[Raw records]
# # # # #

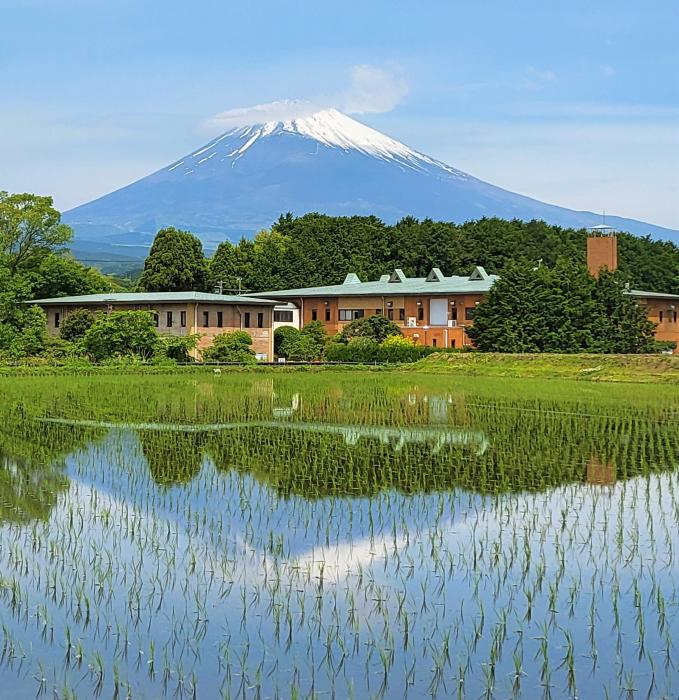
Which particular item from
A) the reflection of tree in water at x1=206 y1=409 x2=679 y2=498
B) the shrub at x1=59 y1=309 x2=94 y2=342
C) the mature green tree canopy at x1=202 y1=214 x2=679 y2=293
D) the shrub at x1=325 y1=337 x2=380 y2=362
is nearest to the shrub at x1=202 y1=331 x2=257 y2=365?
the shrub at x1=325 y1=337 x2=380 y2=362

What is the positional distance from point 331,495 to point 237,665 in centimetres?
536

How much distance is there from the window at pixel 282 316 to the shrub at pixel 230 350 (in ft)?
24.2

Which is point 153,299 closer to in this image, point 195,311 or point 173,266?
point 195,311

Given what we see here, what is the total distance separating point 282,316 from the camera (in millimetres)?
49312

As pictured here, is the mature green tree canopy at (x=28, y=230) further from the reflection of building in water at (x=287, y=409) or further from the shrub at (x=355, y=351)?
the reflection of building in water at (x=287, y=409)

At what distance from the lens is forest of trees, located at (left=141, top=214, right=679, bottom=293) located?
57875 mm

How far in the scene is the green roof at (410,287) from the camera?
4728 centimetres

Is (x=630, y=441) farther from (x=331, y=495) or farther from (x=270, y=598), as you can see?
(x=270, y=598)

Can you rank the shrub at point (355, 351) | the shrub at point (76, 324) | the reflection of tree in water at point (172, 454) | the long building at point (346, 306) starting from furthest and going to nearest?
the long building at point (346, 306) → the shrub at point (76, 324) → the shrub at point (355, 351) → the reflection of tree in water at point (172, 454)

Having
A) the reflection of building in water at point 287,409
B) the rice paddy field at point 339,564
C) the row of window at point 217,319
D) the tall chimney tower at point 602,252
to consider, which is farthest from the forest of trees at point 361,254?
the rice paddy field at point 339,564

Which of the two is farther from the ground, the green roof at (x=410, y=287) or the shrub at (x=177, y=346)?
the green roof at (x=410, y=287)

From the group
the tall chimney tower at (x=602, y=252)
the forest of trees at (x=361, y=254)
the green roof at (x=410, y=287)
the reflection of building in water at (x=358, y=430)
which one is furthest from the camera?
the forest of trees at (x=361, y=254)

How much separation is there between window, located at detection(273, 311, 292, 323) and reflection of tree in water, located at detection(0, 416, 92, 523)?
96.4ft

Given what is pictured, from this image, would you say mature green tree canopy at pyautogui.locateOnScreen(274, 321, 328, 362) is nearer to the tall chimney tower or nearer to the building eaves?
the building eaves
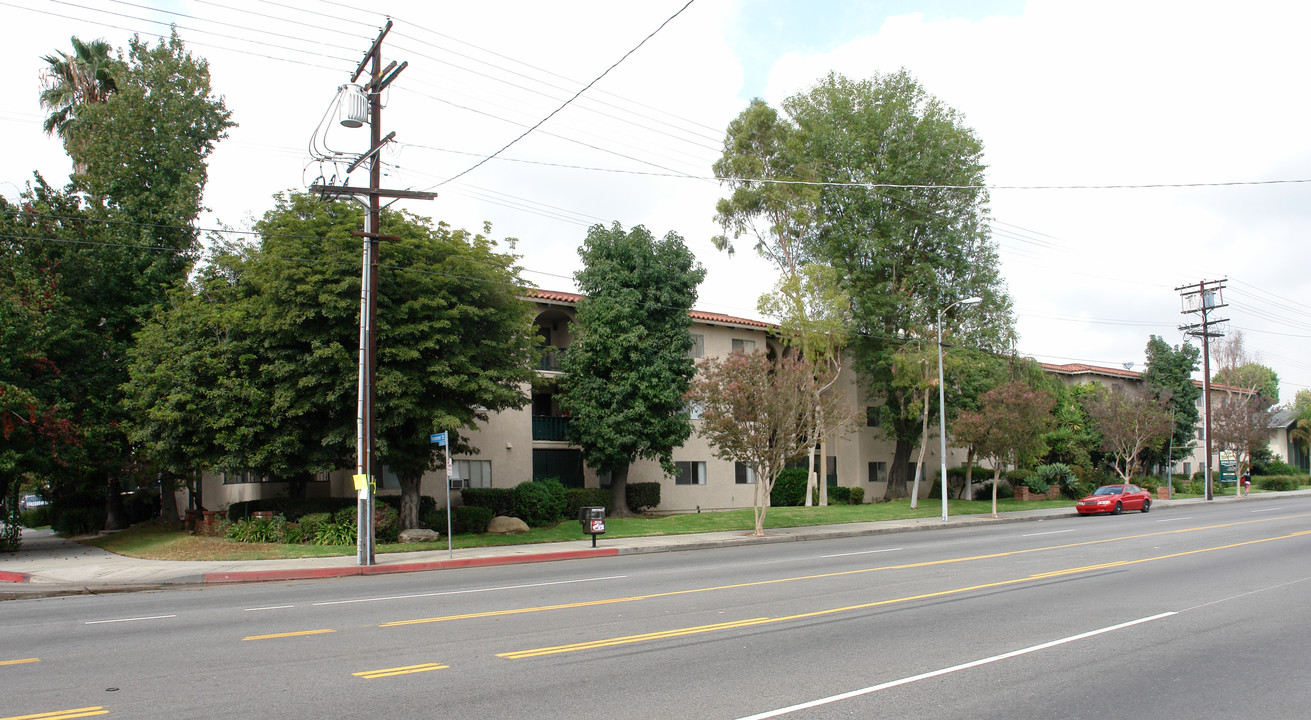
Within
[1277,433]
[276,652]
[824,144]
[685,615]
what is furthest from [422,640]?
[1277,433]

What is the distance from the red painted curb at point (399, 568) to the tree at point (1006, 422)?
19097 mm

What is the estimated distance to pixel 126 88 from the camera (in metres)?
29.6

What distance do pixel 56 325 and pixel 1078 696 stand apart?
2801 centimetres

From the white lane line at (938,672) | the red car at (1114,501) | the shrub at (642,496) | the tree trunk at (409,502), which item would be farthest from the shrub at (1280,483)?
the white lane line at (938,672)

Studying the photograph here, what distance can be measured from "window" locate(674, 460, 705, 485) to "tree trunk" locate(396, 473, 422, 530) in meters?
14.2

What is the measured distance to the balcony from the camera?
111 ft

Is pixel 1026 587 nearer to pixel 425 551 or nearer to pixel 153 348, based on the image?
pixel 425 551

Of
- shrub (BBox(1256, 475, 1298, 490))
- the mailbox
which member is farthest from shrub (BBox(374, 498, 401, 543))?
shrub (BBox(1256, 475, 1298, 490))

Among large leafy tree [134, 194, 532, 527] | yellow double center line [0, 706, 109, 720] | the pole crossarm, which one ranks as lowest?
yellow double center line [0, 706, 109, 720]

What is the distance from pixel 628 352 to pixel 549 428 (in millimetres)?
6063

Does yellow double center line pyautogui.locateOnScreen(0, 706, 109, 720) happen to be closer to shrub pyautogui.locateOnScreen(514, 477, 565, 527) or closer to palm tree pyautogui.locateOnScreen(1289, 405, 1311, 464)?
shrub pyautogui.locateOnScreen(514, 477, 565, 527)

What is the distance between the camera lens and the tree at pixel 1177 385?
5519 centimetres

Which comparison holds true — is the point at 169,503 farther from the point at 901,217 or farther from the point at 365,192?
A: the point at 901,217

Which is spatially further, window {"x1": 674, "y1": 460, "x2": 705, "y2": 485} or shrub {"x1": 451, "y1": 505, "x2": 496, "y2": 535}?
window {"x1": 674, "y1": 460, "x2": 705, "y2": 485}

# # # # #

* [Instruction] Copy the entries word for word, starting at the line containing "What is the distance from pixel" and ending after the line containing "A: the point at 901,217".

* [The answer]
What is the distance from pixel 628 352 to pixel 549 428 (in millimetres)?
6063

Does yellow double center line pyautogui.locateOnScreen(0, 706, 109, 720) happen to be closer to shrub pyautogui.locateOnScreen(514, 477, 565, 527) or closer to palm tree pyautogui.locateOnScreen(1289, 405, 1311, 464)?
shrub pyautogui.locateOnScreen(514, 477, 565, 527)

What is the distance between the camera lens and the tree at pixel 1177 385?
5519 centimetres

Which comparison holds true — is the point at 169,503 farther from the point at 901,217 or farther from the point at 365,192?
A: the point at 901,217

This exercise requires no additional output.